── Recorded information

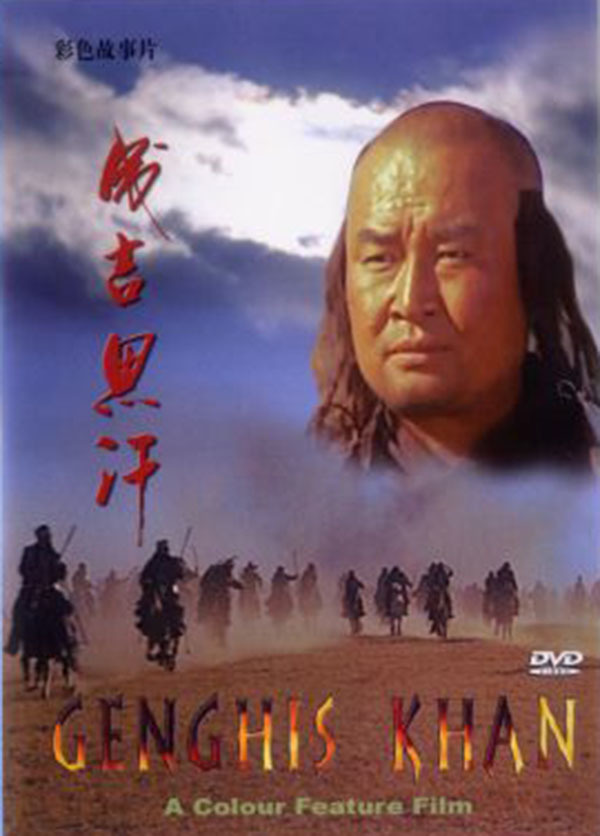 """Poster for the movie """"Genghis Khan"""""""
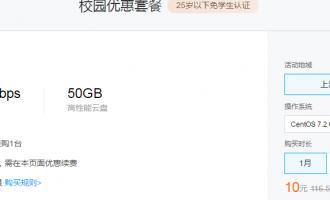 腾讯云学生服务器全新升级,学生购买腾讯云产品最低3元起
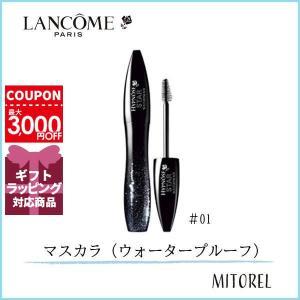 ランコム LANCOME  イプノスターウォータープルーフWP 6.5mL #01 ノワールミッドナイト【定形外郵便可28g】|mitorel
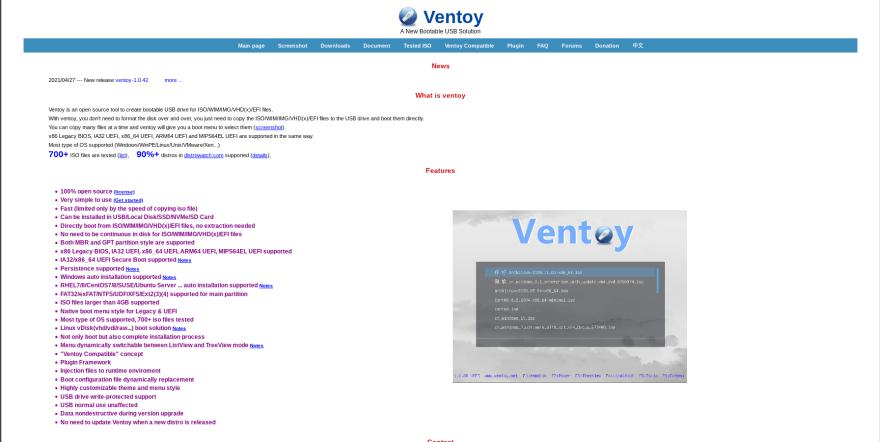 ventoy_homepage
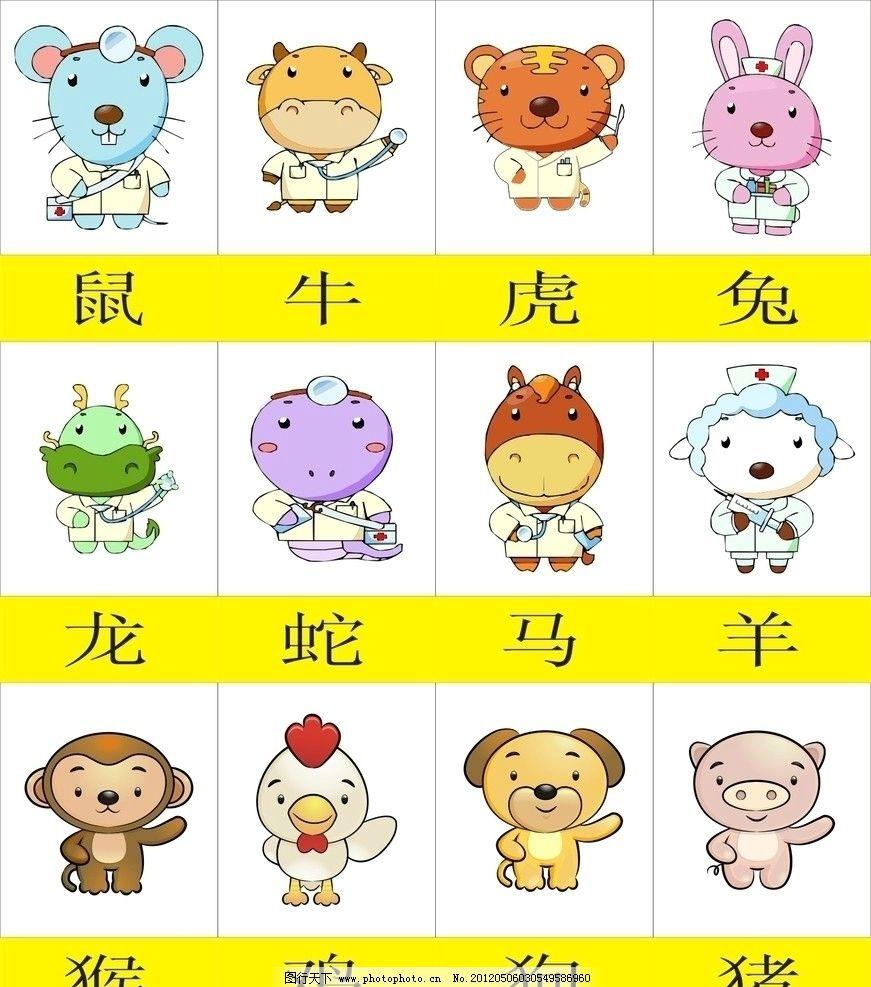 可爱的十二生肖小动物q版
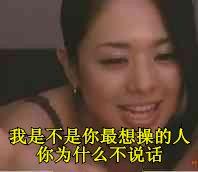 苍井空老师:我是不是你最想操的人,你为什么不说话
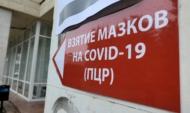 COVID-19 выявили еще у 323 человек.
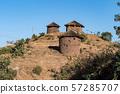 Lalibela, Ethiopia. Famous Rock-Hewn Church of Saint George - Bete Giyorgis 57285707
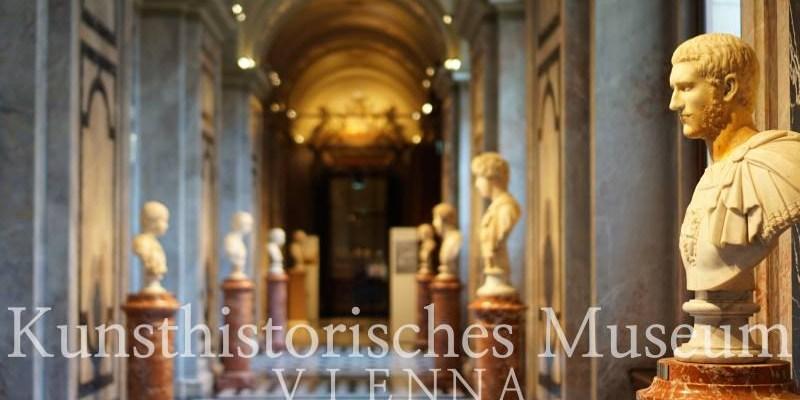 【維也納景點】藝術史博物館Kunsthistorisches門票、交通 絕對不會後悔的精彩館藏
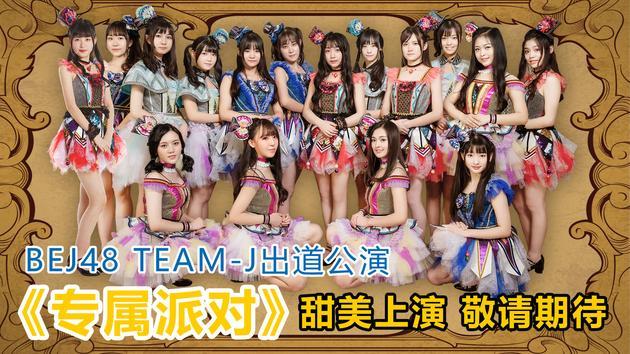 BEJ48 Team J出道公演《专属派对》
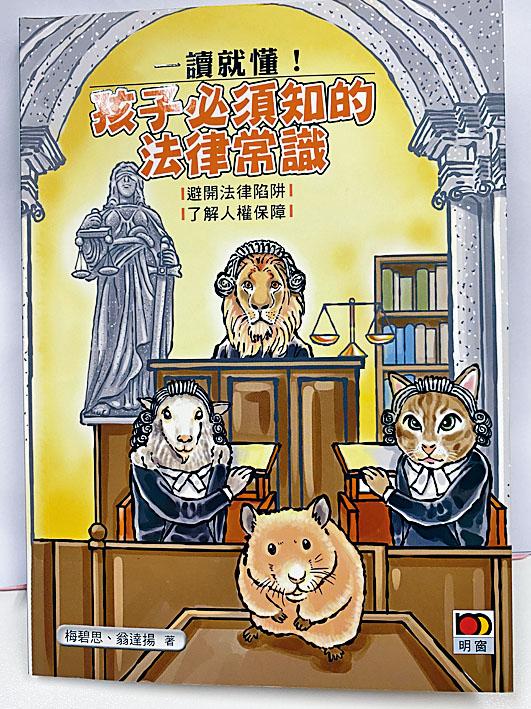 翁達揚出版的《一讀就懂!孩子必須知的法律常識》一書。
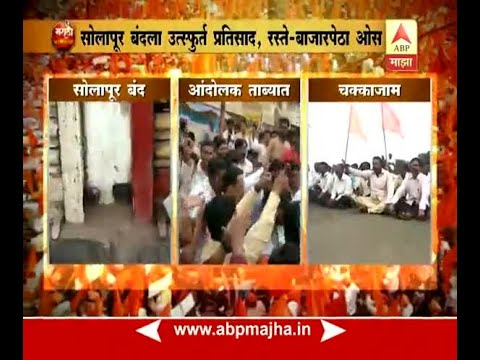 Solapur : Chakka Jam : Road closed : Solapur Bandh : Maratha Reservation protest @11AM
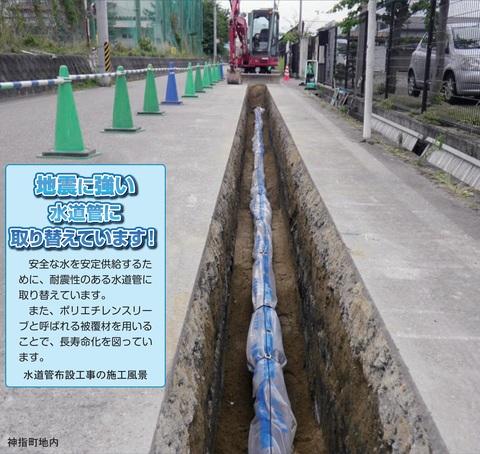 水道 工事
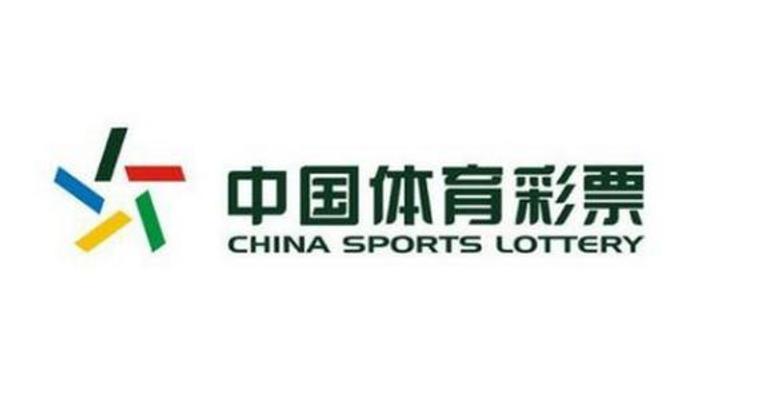 广东体彩聘傅海峰、刘虹、陈艾森担形象大使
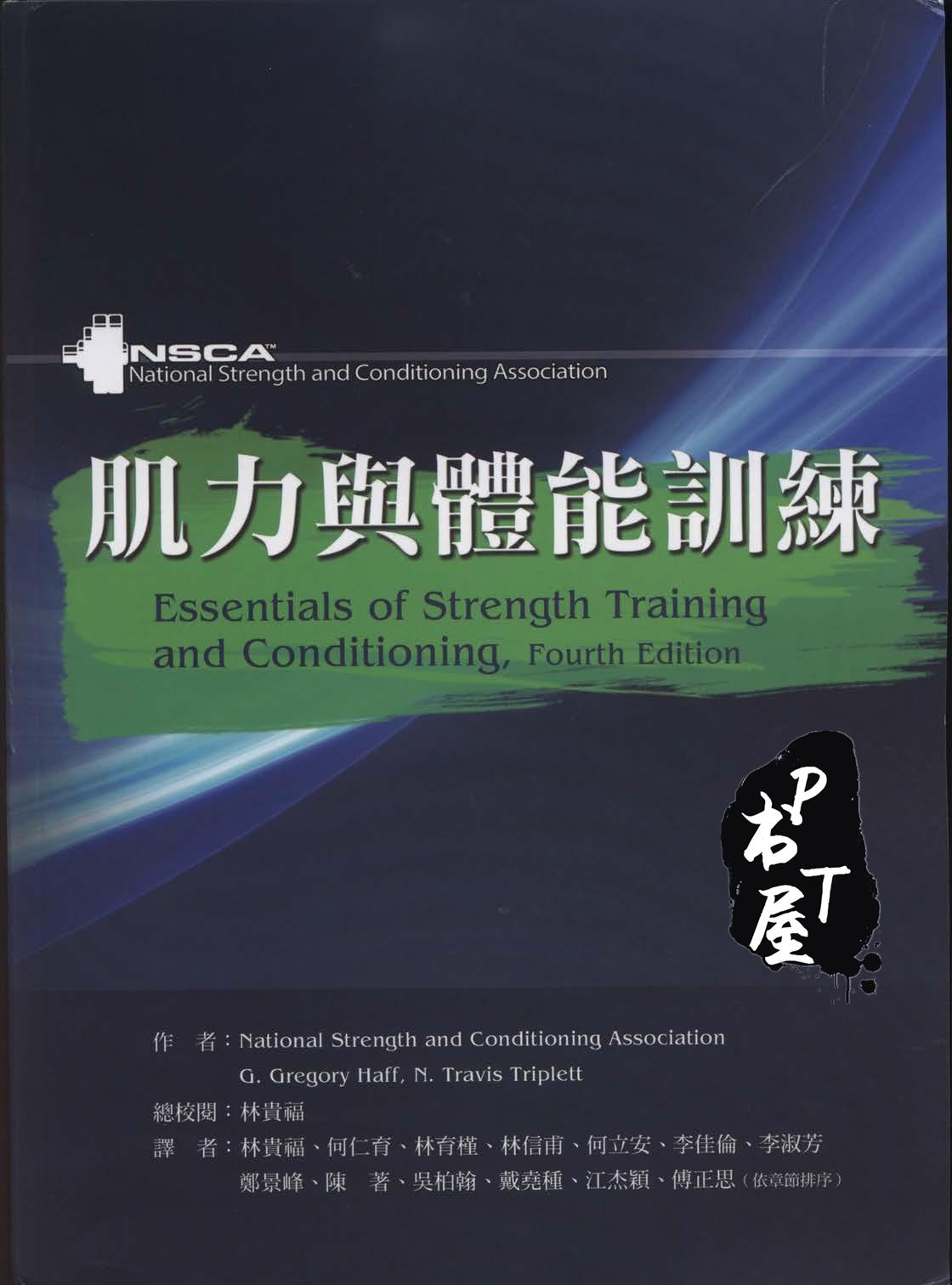 (台版)肌力与体能训练-第2版 Book Cover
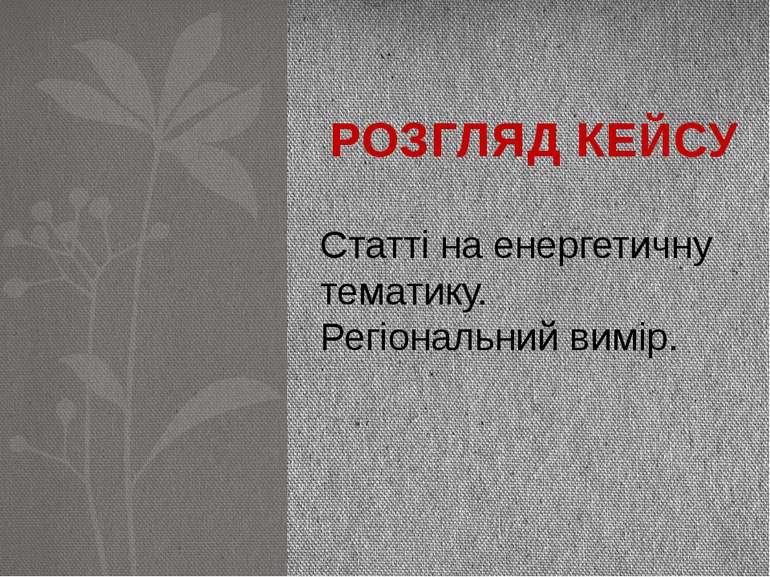 РОЗГЛЯД КЕЙСУ Статті на енергетичну тематику. Регіональний вимір.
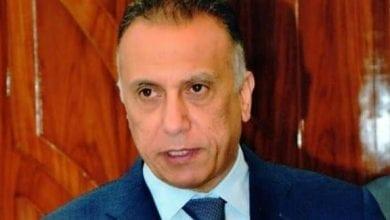 Photo de Le président irakien nomme Mustafa al-Kadhimi pour former le gouvernement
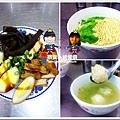 【小吃】竹山意麵_7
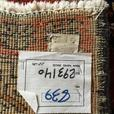 9'x5' Area Rug from Iran - $350
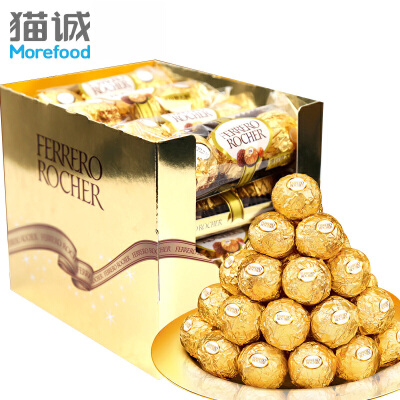 费列罗 榛果威化巧克力3粒*16条600g礼盒装 夹心巧克力婚庆糖果 生日礼物保质期到 2018年7月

────

= What you should do =
What is needed is an exact copy of all the records, minus any pictures.

= Result of this task =
 """Poster for the movie """"Genghis Khan"""""""
 腾讯云学生服务器全新升级,学生购买腾讯云产品最低3元起
 ランコム LANCOME  イプノスターウォータープルーフWP 6.5mL #01 ノワールミッドナイト【定形外郵便可28g】|mitorel
 ventoy_homepage
 可爱的十二生肖小动物q版
 苍井空老师:我是不是你最想操的人,你为什么不说话
 COVID-19 выявили еще у 323 человек.
 Lalibela, Ethiopia. Famous Rock-Hewn Church of Saint George - Bete Giyorgis 57285707
 【維也納景點】藝術史博物館Kunsthistorisches門票、交通 絕對不會後悔的精彩館藏
 BEJ48 Team J出道公演《专属派对》
 翁達揚出版的《一讀就懂!孩子必須知的法律常識》一書。
 Solapur : Chakka Jam : Road closed : Solapur Bandh : Maratha Reservation protest @11AM
 水道 工事
 广东体彩聘傅海峰、刘虹、陈艾森担形象大使
 (台版)肌力与体能训练-第2版 Book Cover
 РОЗГЛЯД КЕЙСУ Статті на енергетичну тематику. Регіональний вимір.
 Photo de Le président irakien nomme Mustafa al-Kadhimi pour former le gouvernement
 【小吃】竹山意麵_7
 9'x5' Area Rug from Iran - $350
 费列罗 榛果威化巧克力3粒*16条600g礼盒装 夹心巧克力婚庆糖果 生日礼物保质期到 2018年7月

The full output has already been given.